A recent study by Sanlam done amongst mothers with children aged between 3 and 15 shows that some parents go as far as holding down two jobs to put their children through private schooling, which they perceive to be the best legacy they can give their children.
“Our study shows that having the best possible education is the biggest dream that most mothers have for their children, regardless of their age or income. At the same time, one in four parents are not saving anything towards their children’s education, which means that these dreams may not be realised in future as the costs keep rising,” says Karin Muller, the head of Growth Market Solutions at Sanlam.
Muller says that for those who are saving, the survey found that most mothers invest between R200 and R500 per month for each of these needs: future schooling, extra-mural activities and/or their children’s nest egg. The survey also found that older mothers generally invest more in their children’s education than younger mothers – possibly because they have a higher income.
The survey also found that while the majority of mothers are optimistic about their children’s financial future, the middle-income group is less confident than the emerging- and upper-income groups. This highlights the financial pressure felt by the middle class who receive no financial subsidies from government but which are affected by rising living costs and increasing taxes.
While education is a priority for parents, figures released by Old Mutual illustrate the financial commitment needed to educate our children, given that education costs continue to rise well above inflation.
According to Jean Minnaar, Investment and Savings Manager at Old Mutual Emerging Markets, in 2016 one year’s education could cost between R29 000 and R114 000, depending on the level (primary school, high school, university) and type (private, public) of education. By 2021 it is forecast that parents will be spending between R45 000 and R176 000 for one year’s education (see table below).
If your child is starting grade R this year, the combined cost of education is expected to be R1 057 000 for public schools and R2 406 000 for private. This includes primary school, high school and a three-year university qualification.

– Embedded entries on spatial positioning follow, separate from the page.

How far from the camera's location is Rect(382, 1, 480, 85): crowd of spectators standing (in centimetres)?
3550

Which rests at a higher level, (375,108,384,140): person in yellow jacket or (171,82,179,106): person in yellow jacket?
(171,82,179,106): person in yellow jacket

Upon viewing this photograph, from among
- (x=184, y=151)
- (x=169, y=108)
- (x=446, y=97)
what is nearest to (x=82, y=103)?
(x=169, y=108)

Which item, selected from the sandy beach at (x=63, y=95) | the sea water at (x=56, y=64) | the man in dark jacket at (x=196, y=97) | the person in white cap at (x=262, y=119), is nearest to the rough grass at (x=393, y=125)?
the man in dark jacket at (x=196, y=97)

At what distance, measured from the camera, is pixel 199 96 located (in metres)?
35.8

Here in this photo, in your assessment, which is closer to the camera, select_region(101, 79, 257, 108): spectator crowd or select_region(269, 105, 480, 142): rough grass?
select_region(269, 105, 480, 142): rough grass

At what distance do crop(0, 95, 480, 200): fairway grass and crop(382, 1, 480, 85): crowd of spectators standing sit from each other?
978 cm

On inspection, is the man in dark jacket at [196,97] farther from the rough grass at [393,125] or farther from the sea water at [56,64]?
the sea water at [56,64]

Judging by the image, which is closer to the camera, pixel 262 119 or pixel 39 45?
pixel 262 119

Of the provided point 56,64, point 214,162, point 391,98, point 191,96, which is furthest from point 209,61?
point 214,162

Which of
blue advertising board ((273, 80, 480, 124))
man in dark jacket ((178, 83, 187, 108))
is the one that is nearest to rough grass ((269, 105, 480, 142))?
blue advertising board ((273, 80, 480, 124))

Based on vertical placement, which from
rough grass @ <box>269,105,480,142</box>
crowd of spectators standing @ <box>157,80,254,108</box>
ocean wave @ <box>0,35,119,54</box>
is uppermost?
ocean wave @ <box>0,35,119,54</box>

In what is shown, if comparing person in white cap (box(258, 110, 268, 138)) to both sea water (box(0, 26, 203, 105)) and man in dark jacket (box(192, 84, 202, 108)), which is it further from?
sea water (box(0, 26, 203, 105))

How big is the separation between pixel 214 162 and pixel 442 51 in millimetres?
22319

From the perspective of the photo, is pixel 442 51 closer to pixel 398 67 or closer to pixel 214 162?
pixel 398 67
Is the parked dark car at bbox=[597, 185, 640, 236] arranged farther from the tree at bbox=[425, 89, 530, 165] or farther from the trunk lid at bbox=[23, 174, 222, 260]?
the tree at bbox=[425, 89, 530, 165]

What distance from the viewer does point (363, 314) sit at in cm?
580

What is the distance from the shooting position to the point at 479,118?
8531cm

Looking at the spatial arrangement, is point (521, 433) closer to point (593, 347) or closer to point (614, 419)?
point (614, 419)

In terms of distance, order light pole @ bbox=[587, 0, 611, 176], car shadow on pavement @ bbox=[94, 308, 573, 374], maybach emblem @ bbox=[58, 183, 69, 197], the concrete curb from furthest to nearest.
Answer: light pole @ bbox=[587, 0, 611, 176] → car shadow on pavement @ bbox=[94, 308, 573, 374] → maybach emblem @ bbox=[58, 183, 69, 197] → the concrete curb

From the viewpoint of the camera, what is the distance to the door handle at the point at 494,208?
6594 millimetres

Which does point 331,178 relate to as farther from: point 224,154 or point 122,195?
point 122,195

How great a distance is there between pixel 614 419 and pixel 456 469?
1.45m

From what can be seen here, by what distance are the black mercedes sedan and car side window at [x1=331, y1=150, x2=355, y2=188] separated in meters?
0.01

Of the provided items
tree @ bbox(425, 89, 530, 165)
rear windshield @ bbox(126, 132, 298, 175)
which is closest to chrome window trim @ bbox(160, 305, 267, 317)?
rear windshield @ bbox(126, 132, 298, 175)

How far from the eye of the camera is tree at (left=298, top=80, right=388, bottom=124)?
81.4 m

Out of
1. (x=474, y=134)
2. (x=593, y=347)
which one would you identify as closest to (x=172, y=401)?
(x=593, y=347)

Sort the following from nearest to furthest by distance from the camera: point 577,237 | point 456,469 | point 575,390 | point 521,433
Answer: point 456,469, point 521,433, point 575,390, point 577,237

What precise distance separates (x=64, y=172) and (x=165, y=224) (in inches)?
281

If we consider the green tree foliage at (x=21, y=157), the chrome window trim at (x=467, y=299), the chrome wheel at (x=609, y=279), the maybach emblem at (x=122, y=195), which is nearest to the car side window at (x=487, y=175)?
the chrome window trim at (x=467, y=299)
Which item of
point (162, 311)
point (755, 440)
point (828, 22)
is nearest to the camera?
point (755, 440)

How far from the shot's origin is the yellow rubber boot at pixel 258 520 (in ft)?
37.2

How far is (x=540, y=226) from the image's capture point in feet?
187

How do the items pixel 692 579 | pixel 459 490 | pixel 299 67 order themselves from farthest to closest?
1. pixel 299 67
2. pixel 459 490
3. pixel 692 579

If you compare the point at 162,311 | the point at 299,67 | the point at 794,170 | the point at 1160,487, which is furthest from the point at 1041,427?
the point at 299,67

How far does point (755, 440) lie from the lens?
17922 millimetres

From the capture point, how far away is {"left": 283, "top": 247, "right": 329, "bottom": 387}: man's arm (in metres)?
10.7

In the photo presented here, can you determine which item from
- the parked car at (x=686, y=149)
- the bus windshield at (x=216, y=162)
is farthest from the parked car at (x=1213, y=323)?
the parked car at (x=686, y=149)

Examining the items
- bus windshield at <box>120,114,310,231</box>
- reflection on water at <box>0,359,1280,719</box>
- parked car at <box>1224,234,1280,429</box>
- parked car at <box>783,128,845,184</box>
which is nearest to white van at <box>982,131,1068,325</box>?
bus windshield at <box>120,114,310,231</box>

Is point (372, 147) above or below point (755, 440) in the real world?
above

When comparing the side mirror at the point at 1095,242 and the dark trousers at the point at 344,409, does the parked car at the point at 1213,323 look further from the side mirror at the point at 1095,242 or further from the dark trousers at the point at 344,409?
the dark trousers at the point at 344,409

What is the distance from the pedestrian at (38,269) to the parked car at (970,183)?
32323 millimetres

For example, if your child is born in 2016, looking at the figures in the table and assuming 10% investment growth before fees, you need to save about R530 a month for university tuition (excluding accommodation, books and travelling costs). However, if your child is already 10 years old, this is about R1 050 (close to double). This highlights the benefit of starting early. But remember – these monthly savings will also need to be increased by 9% per annum going forward, to keep up with higher education inflation.